● **Work task 1**
Answer these from the passage about reading 300 books and going to Nantucket:
(a) What two things were printed on the ten pencils?
(b) In what grade did the writer read a book about Nantucket?
(c) How many times did the writer go to Nantucket?
● **Work task 2**
Pick up the passage about reading 300 books and going to Nantucket where it stops, and keep writing in the same voice.

● **Selected passage**
□ □ □ □ □ □ □
I read 300 books. I got my gold star up on the board and I got ten pencils with gold stars and my name printed on them. I didn’t trim those pencils and use them for a long time. It wasn’t just the “award” or recognition though — it was that feeling — you know the one — when you work really hard and you get what you set out to do. When you make a promise to yourself and you keep it. It’s that.
When Life Gets in the Way
I’ve accomplished other goals since then of course. I read a book about Nantucket when I was in the seventh grade (still in that tiny town) and after I read it, I thought to myself, I going to go there one day. I did, three times, once by myself. It was everything I dreamed it would be, idyllic, one of those places that lived up to the pretty brochures. Not every place does. Odd, though, it’s much like that small-town thing that I wanted to get away from so badly, with way more wealthier people in it and an ocean surrounding it, but still.
□ □ □ □ □ □ □
● **Source information**
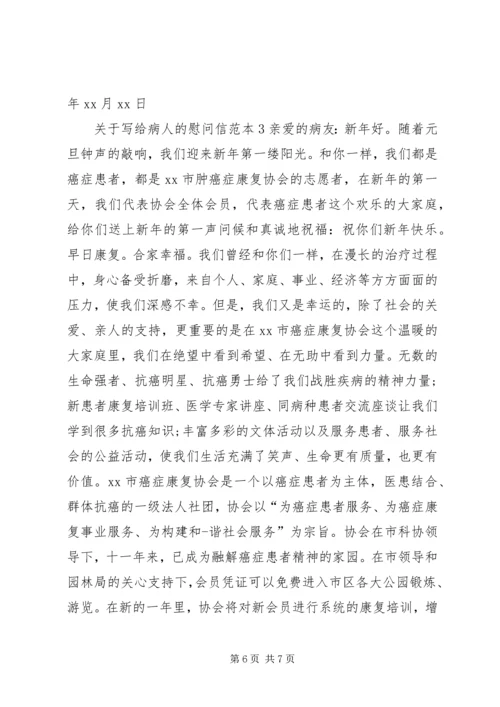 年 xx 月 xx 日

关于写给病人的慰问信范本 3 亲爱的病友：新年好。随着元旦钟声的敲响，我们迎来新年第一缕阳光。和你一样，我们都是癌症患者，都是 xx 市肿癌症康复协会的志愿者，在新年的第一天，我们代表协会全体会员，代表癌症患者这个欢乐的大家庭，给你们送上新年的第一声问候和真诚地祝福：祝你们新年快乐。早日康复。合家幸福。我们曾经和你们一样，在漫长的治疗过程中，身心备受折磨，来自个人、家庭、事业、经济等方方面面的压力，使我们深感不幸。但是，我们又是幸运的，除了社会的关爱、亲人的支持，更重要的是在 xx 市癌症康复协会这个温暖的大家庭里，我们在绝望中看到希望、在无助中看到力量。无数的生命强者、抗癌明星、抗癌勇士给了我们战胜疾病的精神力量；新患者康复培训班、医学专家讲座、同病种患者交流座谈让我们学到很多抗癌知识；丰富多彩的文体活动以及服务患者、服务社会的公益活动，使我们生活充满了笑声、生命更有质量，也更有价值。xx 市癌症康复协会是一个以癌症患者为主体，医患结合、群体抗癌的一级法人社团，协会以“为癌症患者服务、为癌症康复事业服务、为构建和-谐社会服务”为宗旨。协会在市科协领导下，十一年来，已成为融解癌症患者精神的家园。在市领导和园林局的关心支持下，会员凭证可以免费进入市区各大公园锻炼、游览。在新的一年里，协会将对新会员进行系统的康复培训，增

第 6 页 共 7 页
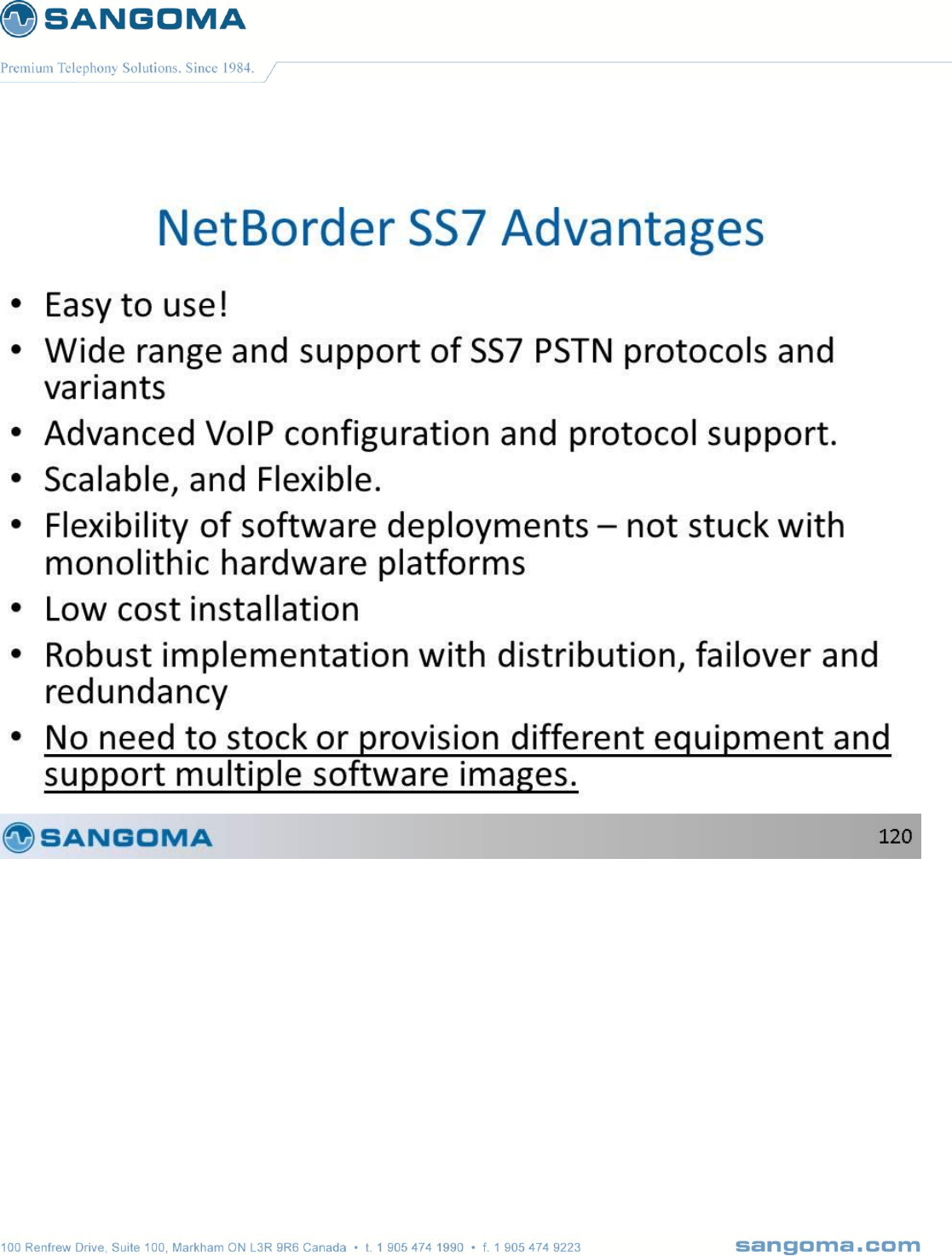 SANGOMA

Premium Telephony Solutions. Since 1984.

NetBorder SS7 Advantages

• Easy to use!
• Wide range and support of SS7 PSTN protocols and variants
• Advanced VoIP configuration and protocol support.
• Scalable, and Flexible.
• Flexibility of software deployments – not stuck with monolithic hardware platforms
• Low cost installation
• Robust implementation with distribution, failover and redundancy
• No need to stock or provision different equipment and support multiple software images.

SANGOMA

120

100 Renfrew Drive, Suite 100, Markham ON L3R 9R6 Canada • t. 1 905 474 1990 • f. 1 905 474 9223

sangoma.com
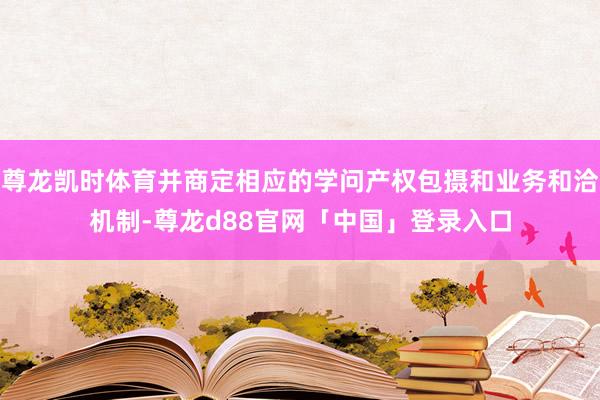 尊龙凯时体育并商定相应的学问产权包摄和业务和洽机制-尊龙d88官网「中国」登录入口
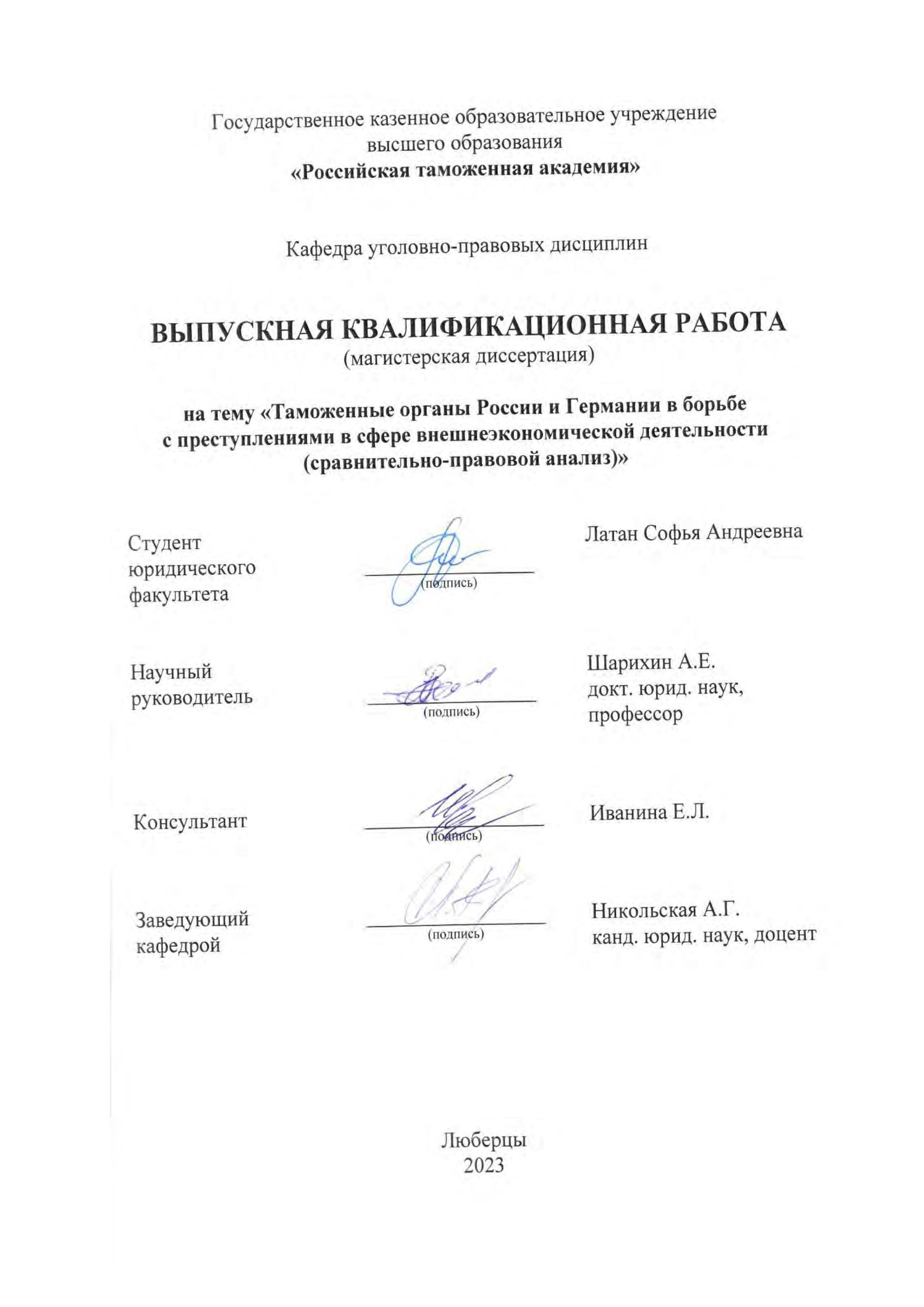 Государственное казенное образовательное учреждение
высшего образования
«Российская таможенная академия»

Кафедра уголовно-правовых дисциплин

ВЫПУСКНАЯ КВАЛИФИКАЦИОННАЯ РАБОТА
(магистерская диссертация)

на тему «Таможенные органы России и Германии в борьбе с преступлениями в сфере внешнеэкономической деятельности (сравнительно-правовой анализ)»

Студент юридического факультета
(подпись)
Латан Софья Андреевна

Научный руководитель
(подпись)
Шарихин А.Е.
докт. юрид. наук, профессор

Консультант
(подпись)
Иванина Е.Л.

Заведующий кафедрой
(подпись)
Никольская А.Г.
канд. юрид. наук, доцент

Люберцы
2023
□ □ □ □ □ □ □
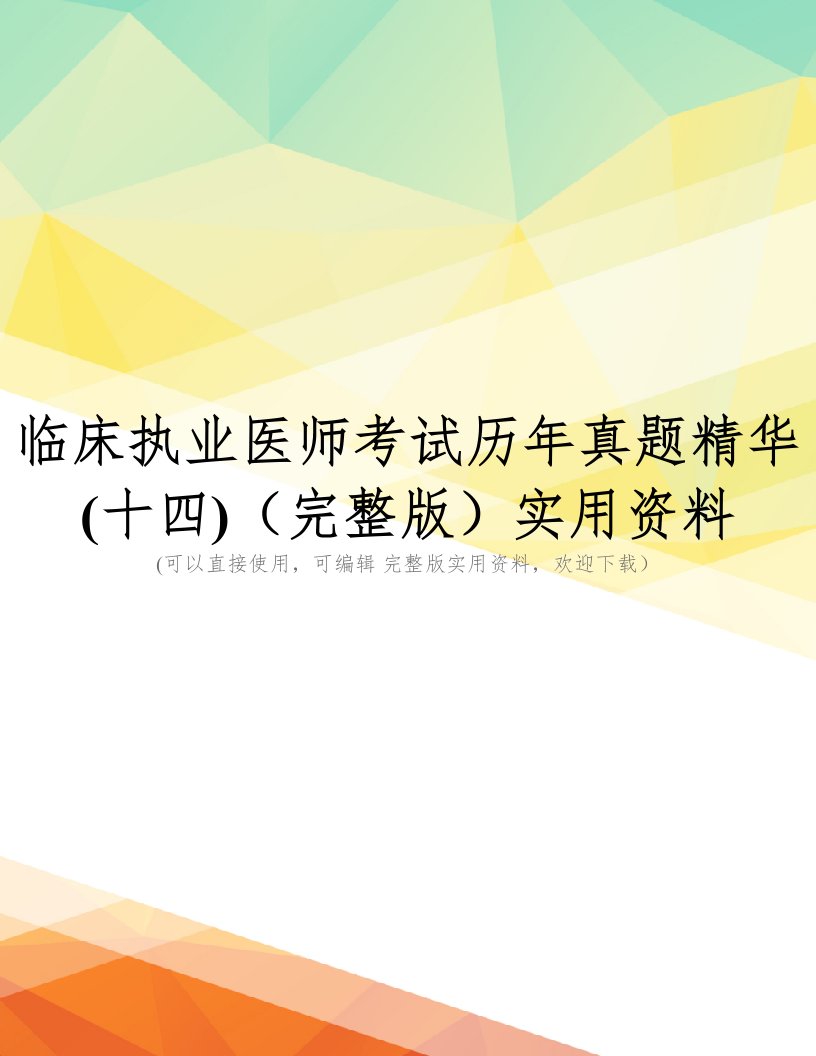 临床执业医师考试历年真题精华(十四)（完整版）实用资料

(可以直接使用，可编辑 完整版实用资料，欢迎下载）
□ □ □ □ □ □ □
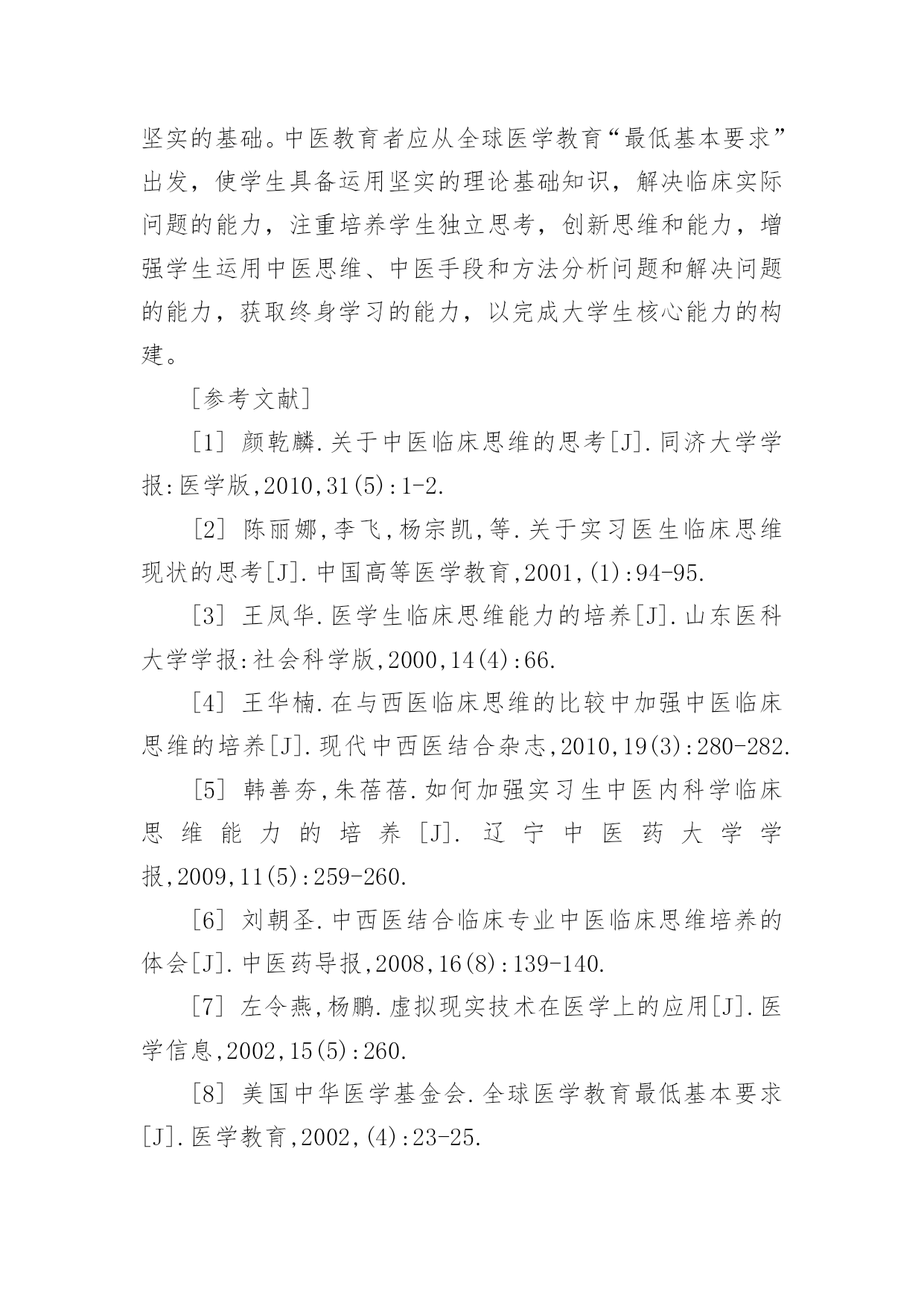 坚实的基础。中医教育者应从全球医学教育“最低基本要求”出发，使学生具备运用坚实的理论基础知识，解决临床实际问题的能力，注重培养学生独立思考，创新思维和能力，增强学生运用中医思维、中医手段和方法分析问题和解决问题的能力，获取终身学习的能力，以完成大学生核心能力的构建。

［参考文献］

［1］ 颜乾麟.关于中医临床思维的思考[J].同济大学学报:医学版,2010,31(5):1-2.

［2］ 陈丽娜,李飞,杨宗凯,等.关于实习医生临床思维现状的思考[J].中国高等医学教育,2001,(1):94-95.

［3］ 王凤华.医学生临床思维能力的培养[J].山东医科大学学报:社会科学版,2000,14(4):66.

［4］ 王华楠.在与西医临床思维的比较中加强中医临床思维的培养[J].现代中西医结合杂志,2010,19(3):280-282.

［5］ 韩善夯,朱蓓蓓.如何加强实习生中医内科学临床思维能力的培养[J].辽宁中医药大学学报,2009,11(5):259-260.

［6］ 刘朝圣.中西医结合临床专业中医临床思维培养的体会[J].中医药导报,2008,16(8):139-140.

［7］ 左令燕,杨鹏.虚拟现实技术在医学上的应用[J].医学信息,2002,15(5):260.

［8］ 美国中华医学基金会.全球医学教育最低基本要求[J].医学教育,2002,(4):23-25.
□ □ □ □ □ □ □
● **Result 1**
(a) Gold stars and the writer's name
(b) The seventh grade
(c) Three times

● **Result 2**
I guess the point to all this, is why do our goals become less important as we get older? We put them off (at least I’ve been doing that) because we have to do something else first. There’s always a reason and then ten years go by and you’re thinking, why I haven’t done this yet?
Maybe it’s the childlike wonder. When I set that goal as a child, it never occurred to me that I would fail. I pictured myself up there, the teacher handing me those pencils, her making a big production of putting a star up next to my name. Making the other kids clap. And me, all red-faced, proud and near-sighted feeling so good about myself. That’s pretty much the way it happened too.
I think that’s it. I’ve got a couple of goals now. So I’m going try to find that little second-grader in me again and ask her how she did it.